3 points by akudha 5 years ago

Suppose I have sales data - it is easy to run a few queries to find out top selling items, top regions etc.

But, is it possible to do this on any set of data, without knowing anything meta about the data at all? In other words, can this be generalized? Are there any models, theories I can learn to achieve this?

JPLeRouzic 5 years ago

I am not a specialist of this field but here is how I would deal with this problem:

My understanding is that it is possible to find the main components (items, regions, etc) in a dataset, for example with PCA [0]. However it will not name those components, but it might be quite easy to infer the name of each component. Once you know the data in one component, you can find their min/max. I guess there are several similar mathematical techniques to do the same job and there are also several user friendly Business Intelligence software.

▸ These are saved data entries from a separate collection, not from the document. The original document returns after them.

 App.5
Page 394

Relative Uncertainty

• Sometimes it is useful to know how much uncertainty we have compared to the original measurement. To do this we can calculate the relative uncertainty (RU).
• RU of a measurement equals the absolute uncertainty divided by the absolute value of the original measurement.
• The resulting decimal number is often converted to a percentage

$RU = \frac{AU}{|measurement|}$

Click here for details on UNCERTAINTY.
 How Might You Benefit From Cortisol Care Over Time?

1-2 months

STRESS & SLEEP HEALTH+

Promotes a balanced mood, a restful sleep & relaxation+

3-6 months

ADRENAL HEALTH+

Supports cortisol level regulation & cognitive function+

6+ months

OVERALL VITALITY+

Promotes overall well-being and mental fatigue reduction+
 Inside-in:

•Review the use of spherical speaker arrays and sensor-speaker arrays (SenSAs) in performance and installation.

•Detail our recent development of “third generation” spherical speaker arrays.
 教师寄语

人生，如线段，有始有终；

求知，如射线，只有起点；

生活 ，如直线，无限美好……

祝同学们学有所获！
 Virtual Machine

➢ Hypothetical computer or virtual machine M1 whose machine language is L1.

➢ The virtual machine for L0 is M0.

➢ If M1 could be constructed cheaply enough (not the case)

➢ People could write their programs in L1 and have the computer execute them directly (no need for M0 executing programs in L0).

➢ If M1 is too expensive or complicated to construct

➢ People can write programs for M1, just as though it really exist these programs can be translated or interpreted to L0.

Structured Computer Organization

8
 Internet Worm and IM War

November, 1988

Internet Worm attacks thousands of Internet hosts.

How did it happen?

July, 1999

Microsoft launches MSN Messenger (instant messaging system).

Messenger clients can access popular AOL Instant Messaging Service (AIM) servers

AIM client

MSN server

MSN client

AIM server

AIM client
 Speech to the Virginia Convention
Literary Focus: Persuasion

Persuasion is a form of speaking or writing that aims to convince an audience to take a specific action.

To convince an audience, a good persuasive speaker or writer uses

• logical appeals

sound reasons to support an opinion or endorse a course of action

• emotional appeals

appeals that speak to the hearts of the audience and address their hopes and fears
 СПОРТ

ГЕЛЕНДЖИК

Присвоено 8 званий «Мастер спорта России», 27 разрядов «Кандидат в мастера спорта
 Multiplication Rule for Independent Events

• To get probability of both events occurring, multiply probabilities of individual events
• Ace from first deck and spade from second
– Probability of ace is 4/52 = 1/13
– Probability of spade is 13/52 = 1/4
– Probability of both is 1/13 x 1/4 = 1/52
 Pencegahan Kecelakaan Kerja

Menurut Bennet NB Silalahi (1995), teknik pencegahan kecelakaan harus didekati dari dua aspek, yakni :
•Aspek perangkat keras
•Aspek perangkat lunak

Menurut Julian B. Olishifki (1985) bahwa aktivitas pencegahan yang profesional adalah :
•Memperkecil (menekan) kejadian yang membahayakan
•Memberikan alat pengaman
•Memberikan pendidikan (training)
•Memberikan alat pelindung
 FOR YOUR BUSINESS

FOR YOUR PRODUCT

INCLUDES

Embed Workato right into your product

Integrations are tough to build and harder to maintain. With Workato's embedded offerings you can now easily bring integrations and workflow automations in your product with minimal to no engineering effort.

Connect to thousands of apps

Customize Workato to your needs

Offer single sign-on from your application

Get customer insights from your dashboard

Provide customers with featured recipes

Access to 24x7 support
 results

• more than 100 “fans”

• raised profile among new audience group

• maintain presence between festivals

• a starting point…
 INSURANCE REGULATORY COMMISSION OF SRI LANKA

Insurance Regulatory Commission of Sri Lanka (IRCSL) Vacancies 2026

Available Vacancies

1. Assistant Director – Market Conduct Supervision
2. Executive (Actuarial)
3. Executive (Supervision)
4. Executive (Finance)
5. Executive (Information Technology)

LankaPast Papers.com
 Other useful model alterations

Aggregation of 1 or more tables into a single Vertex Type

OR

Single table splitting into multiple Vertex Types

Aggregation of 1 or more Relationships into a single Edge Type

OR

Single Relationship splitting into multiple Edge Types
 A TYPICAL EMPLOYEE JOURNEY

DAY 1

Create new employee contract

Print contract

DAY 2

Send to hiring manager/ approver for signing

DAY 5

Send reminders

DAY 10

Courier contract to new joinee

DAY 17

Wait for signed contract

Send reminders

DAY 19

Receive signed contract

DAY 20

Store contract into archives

[0] https://en.wikipedia.org/wiki/Principal_component_analysis

  • akudha 5 years ago

    If I had a CSV, I can import it into a database and simply run queries, systematically, isn't it?

    • JPLeRouzic 5 years ago

      You can alway do that, the question is (as the other comments told) "will your users get meaningful answers?"

      You could simply use Excel (it has PCA) also to test your ideas. There are many resources on Internet.

thedevindevops 5 years ago

Yes - but not in the way you think.

A program can be written to read in a dataset and correlate each set of data with every other set of data in that dataset (think producing a set of graphs comparing every combination of 2 properties of that dataset).

Somewhere in that mess of graphs there will be useful ones but the program won't be able to tell the difference.

You still need a human for that.

dhkxh 5 years ago

Your title is about inferences, but your text describes a summary, a descriptive statistic or an aggregation - they are very different problems. It's quite straightforward to "find a top item" regardless of the dataset but I don't know why you would want this automated at all.

natalyarostova 5 years ago

As a general answer to a general question: not really.

Domain knowledge and prior knowledge on how the data is associated with reality exists in the brain of the human, who expresses that using code and science for the problem at hand.

Otherwise the computer doesn't know the difference between sales data. And any other data.